No big deal though, cuz “Heart Attack” grabs one with enough fury and snap to make up for that slight sidestep. Add to this a creepy and lyrically haunting ballad in “The Sun Goes Down” (nobody could write hopeless lyrics with the same kind of doomed optimism Lynott could muster, god bless him) and you have absolutely no reason why Lizzy should not have been right back on top with this one. It has modern metallic sheen, great songs and the most energy ever packed into a chunk of Thin Lizzy vinyl. But sometimes, bad things happen to good bands.
And sometimes, bad things happen to great musicians. Following Lizzy’s demise Phil Lynott would descend further into heroin addiction, amidst halting efforts to record solo as well as form a new band (Grand Slam). But his dedication to self-destruction was too much for his poet’s heart to bear, and on January 4, 1986, he died in Dublin, Ireland in hospital, his mother Philomena Lynott at his side vowing to help him give up drugs. I was sixteen years old and working on the basement recreation room my father had commissioned me to help construct. WNEW FM in New York City broke from their endless parade of hard and heavy rock to tell us all the news of the man’s passing. He was 36 years old, which is how old I am as I write this.

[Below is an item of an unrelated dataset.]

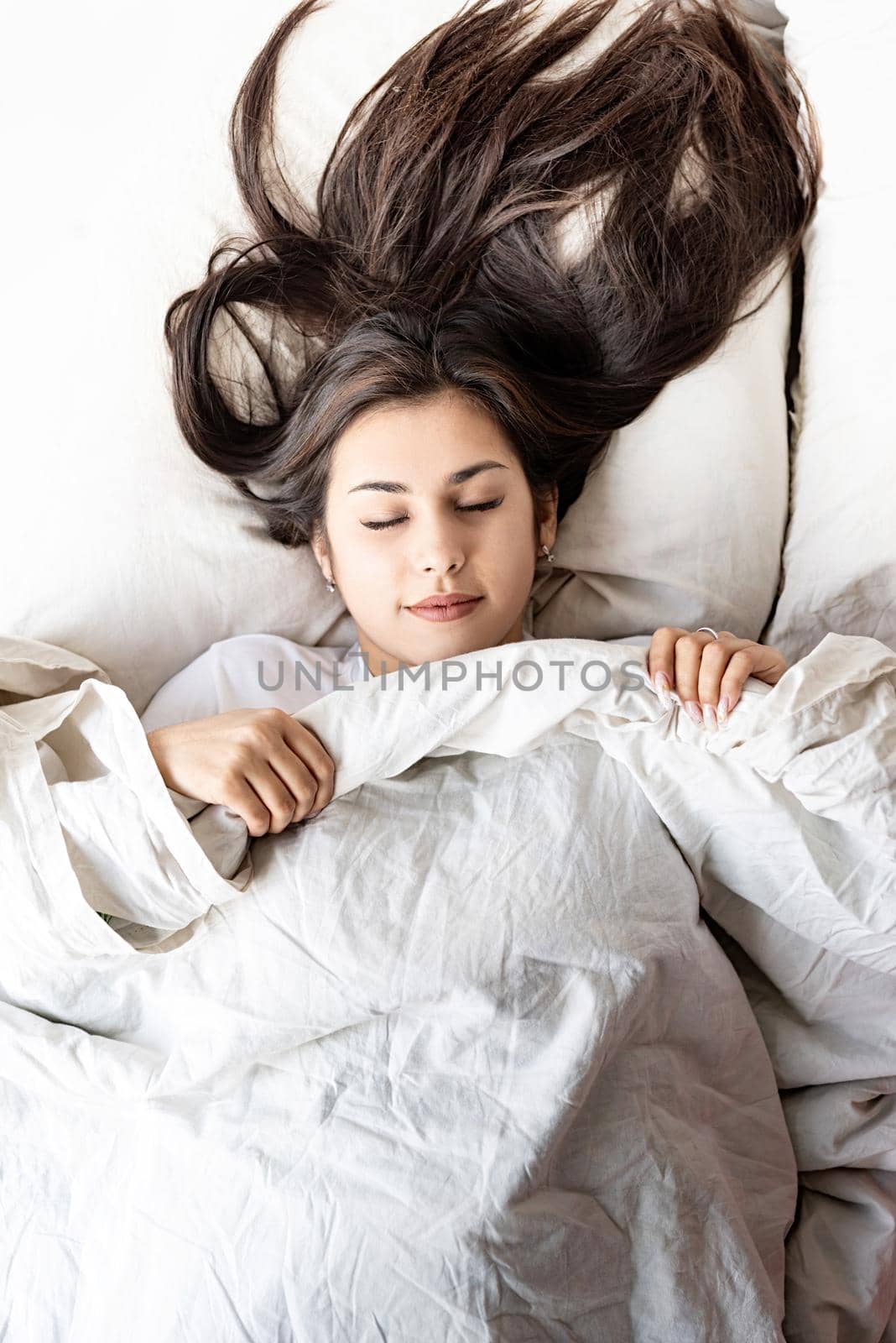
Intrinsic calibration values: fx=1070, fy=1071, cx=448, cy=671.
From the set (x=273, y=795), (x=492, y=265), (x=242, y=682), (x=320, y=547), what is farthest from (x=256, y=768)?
(x=492, y=265)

And then they played “The Boys Are Back In Town.” I couldn’t help it man, I started to cry.
On their 1983 Thunder And Lightning album Thin Lizzy flirt with heavy metal to great results. If you listen to Jailbreak (1976), perhaps the band’s best album, you’ll notice many differences. On this one there aren’t many experimentations, cowboy themes and funky-like sounds. Here you’ll find in your face hard rock-heavy metal. However, the characteristics of Thin Lizzy are still evident. Phil Lynott’s emotional songwriting and singing, drama and really good melodies. What more could you want?

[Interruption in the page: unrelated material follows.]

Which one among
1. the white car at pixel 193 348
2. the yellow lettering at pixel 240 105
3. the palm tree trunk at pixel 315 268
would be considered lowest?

The record kicks off with Thunder And Lightning, the band’s heaviest song, and gives you an idea of what’s to follow. Fast, heavy, melodic, with heavenly chorus, a true standout. The rest of the record features excellent songs. This Is The One is very melodic and has one of the best choruses you’ve heard for a long time. The Sun Goes Down is slower, more synth-based, but with some great solos and creates a very nice atmosphere. The Holy War is very mood lifting and can be heard really easily. Though an ‘easy’ song it’s an amazing one with very nice solos and a killer chorus as always,
Cold Sweat is a great hard rock song. Very heavy, with its driving rhythm, riff and catchiness it sticks in your head. The rest of the album is that good too. To those unfamiliar with the band’s sound, Thin Lizzy are a unique group, very heard to categorize. Phil Lynott is a great composer, very emotional and inspired. Thunder And Lightning is an easier album to start with as it’s more accessible. You’ll be taken away by its guitars (also thanks to the great John Sykes) and melodies. The lyrics are interesting too. If you love hard rock, you can’t go wrong with this one.